"Thank you," she said in a low voice, "I will come with you and stay
with you until--until--I can find something to do, something at which I
can earn my own living. Surely there must be something I can do?" She
turned to Mr. Wordley with a little anxious, eager gesture. "I am
strong--very strong; I have managed Herondale--I can ride, and--and
understand a farm. I am never tired. Surely there is something I can
do!"
Her voice broke, she began to tremble, and the tears started to her
eyes again.
"Yes, yes; no doubt, no doubt, my child!" said Mr. Wordley, whose own
eyes were moist. "We will think about all that later on. You must go
now and rest; you are tired."
He drew her arm within his, and patting her hand tenderly and
encouragingly, led her out of the room; and stood in the hall watching
her as she slowly went up the great stairs; such a girlish, mournful
figure in her plain black dress.
Ida lay awake that night listening to the wind and the rain. She was
familiar enough with the dale storms, but never had their wild music
wailed so mournful an accompaniment to her own thoughts. Compared with
her other losses, that of her home, dearly as she loved it, weighed but
little; it was but, an added pang to the anguish of her bereavement;
and behind that, the principal cause of her grief, loomed the desertion
of her lover. She tried not to think of Stafford; for every thought
bestowed on him seemed to rob her dead father and to be disloyal to his
memory; but, alas! the human heart is despotic; and as she lay awake
and listened to the wailing of the wind and the rain as it drove
against the window, Stafford's voice penetrated that of the storm; and,
scarcely consciously, her lips were forming some of the passionate
words of endearment which he had whispered to her by the stream and on
the hill-side. Though she knew every word by heart of the letter he had
written her, she did not yet understand or comprehend why he had broken
his solemn engagement to her.
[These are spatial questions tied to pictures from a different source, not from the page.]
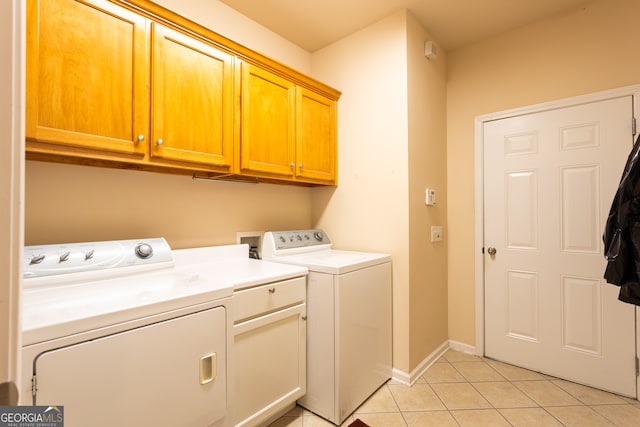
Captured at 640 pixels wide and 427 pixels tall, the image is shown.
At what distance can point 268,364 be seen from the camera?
5.23 ft

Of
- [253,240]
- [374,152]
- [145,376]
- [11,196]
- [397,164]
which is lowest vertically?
[145,376]

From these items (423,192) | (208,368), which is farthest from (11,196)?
(423,192)

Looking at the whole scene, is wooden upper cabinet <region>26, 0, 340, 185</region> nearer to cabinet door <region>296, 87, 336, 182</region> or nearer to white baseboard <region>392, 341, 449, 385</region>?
cabinet door <region>296, 87, 336, 182</region>

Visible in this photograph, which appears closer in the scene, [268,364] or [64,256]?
[64,256]

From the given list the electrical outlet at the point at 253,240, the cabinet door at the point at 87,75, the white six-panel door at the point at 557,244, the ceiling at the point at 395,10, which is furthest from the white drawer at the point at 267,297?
the ceiling at the point at 395,10

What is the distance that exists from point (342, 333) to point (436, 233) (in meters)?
1.29

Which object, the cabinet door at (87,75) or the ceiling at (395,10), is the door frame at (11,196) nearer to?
the cabinet door at (87,75)

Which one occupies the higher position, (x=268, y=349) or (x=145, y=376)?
(x=145, y=376)

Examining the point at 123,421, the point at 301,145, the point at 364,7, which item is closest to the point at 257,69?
the point at 301,145

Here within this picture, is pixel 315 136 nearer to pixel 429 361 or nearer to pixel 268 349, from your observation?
pixel 268 349

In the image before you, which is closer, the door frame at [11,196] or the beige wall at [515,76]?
the door frame at [11,196]

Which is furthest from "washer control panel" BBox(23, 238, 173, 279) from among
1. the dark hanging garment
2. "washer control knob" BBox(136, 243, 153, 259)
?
the dark hanging garment

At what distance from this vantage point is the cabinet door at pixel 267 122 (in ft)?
6.24

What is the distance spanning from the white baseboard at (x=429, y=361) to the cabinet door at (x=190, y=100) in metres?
1.90
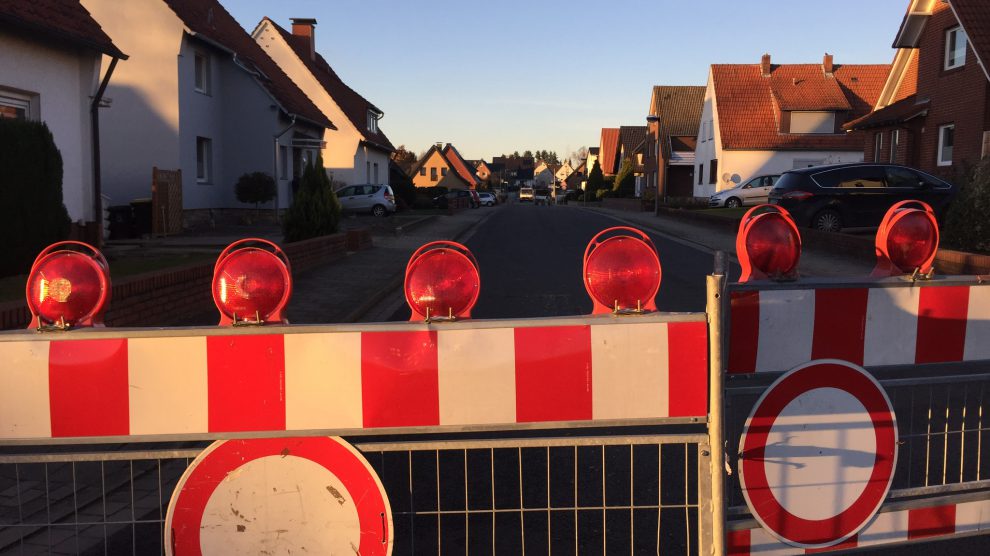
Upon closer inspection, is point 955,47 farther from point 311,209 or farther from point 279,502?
point 279,502

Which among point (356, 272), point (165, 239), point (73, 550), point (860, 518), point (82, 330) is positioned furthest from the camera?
point (165, 239)

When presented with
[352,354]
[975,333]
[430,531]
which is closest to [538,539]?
[430,531]

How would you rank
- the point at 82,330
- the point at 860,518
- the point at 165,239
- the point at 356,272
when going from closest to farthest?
the point at 82,330 → the point at 860,518 → the point at 356,272 → the point at 165,239

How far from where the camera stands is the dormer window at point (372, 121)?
48.3 metres

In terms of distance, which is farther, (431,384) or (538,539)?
(538,539)

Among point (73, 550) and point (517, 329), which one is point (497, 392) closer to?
point (517, 329)

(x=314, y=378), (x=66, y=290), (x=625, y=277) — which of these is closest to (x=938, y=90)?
(x=625, y=277)

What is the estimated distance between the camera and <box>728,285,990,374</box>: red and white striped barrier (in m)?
2.96

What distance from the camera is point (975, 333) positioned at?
3.18 metres

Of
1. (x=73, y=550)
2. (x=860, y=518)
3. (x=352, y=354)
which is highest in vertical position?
(x=352, y=354)

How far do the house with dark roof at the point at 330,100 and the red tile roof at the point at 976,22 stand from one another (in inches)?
1019

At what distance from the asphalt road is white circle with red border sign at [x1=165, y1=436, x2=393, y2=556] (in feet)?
20.8

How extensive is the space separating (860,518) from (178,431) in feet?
7.74

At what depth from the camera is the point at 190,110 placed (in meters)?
25.9
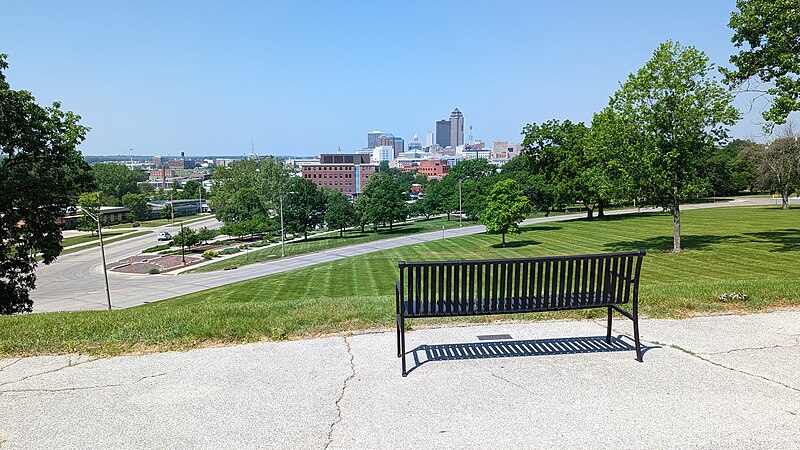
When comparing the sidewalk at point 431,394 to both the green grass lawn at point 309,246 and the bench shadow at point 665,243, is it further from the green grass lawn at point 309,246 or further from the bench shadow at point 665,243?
the green grass lawn at point 309,246

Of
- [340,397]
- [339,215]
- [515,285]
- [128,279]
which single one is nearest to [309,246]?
[339,215]

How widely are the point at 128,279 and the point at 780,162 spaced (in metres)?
58.6

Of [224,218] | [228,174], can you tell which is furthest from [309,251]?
[228,174]

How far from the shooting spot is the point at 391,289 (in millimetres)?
25953

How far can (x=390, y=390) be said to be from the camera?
4.77 meters

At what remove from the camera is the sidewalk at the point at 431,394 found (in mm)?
3906

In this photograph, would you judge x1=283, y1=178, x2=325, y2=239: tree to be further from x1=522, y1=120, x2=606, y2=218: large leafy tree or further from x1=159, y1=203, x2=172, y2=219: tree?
x1=159, y1=203, x2=172, y2=219: tree

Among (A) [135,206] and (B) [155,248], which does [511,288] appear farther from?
(A) [135,206]

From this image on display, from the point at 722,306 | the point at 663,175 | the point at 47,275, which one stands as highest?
the point at 663,175

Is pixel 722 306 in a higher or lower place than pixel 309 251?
higher

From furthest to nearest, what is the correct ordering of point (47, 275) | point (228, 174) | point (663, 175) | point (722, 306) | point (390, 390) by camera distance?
point (228, 174) < point (47, 275) < point (663, 175) < point (722, 306) < point (390, 390)

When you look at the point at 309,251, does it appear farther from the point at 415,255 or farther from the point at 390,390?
the point at 390,390

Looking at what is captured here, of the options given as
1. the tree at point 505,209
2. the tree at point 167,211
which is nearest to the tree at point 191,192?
the tree at point 167,211

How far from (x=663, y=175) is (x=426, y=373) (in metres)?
20.1
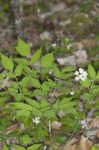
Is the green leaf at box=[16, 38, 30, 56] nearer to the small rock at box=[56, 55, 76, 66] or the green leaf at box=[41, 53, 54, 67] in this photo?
the green leaf at box=[41, 53, 54, 67]

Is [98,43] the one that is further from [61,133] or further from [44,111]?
[44,111]

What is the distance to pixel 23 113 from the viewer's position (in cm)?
147

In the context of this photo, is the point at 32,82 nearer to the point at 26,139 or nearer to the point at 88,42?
the point at 26,139

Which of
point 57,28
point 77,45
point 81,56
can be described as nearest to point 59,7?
point 57,28

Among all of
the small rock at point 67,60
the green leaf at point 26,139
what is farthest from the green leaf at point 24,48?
the small rock at point 67,60

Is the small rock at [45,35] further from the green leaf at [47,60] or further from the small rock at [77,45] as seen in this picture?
the green leaf at [47,60]

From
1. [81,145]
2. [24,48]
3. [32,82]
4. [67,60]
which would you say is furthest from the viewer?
[67,60]

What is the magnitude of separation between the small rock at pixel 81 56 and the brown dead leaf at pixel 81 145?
1299 mm

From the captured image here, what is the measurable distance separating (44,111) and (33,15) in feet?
11.4

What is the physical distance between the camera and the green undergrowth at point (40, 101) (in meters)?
1.50

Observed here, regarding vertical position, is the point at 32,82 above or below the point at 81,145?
above

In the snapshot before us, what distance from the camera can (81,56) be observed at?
10.3 feet

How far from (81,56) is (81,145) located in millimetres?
1561

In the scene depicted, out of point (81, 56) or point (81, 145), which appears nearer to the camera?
point (81, 145)
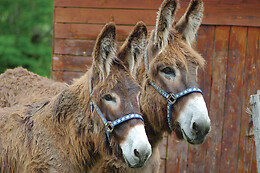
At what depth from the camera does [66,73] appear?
17.9ft

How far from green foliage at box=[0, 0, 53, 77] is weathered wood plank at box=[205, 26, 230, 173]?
10.3m

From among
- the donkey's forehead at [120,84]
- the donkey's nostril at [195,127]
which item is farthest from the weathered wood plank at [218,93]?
the donkey's forehead at [120,84]

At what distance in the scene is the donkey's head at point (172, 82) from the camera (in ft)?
9.70

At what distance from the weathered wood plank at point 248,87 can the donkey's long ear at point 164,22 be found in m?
2.15

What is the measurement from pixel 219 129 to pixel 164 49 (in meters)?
2.32

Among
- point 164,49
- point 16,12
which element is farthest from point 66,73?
point 16,12

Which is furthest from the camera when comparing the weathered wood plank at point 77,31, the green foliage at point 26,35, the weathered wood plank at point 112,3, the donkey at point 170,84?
the green foliage at point 26,35

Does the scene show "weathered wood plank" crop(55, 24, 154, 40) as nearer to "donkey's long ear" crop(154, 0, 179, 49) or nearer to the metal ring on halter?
"donkey's long ear" crop(154, 0, 179, 49)

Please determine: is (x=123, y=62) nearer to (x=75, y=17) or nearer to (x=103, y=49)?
(x=103, y=49)

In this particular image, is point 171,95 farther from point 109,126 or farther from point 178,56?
point 109,126

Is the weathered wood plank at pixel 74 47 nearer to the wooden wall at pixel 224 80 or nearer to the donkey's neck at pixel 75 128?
the wooden wall at pixel 224 80

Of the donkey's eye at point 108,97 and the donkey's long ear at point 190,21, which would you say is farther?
the donkey's long ear at point 190,21

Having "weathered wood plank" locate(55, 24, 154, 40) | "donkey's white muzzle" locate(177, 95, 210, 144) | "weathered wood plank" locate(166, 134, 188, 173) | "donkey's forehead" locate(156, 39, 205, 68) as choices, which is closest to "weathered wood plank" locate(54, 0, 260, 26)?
"weathered wood plank" locate(55, 24, 154, 40)

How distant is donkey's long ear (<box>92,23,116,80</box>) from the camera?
8.52ft
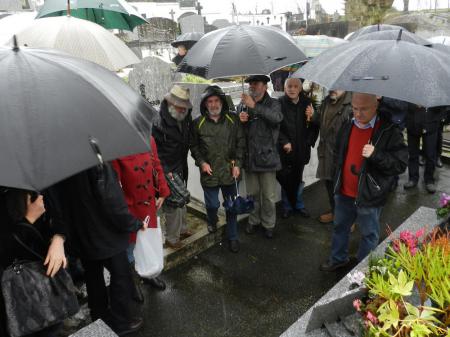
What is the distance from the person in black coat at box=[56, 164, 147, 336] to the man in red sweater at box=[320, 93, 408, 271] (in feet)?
6.25

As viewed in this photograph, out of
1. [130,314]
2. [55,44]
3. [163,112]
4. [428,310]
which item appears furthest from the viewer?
[163,112]

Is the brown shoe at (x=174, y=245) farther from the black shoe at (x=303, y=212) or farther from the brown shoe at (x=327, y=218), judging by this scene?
the brown shoe at (x=327, y=218)

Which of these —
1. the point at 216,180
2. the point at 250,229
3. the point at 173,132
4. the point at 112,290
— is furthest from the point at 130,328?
the point at 250,229

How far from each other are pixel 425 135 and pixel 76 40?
16.7ft

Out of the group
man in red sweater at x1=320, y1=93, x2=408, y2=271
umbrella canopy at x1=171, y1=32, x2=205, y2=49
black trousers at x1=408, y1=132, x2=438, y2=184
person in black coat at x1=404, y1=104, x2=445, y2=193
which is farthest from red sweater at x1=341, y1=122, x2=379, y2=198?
umbrella canopy at x1=171, y1=32, x2=205, y2=49

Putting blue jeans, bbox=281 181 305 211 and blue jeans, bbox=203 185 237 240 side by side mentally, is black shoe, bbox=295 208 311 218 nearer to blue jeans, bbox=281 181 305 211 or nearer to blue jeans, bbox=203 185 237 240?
blue jeans, bbox=281 181 305 211

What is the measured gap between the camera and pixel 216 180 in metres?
3.98

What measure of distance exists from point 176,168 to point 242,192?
4.17 feet

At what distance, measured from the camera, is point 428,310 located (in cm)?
188

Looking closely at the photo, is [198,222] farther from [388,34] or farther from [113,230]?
[388,34]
She understood that something had risen
between them, something had happened which had separated them, but she
could form no idea as to what it was. He had spoken of "unworthiness,"
of something which he had discovered that had rendered him unfit to be
her husband; but she could not guess what it was; but confused and
bewildered as she was, there was at present, at any rate, no resentment
in her heart.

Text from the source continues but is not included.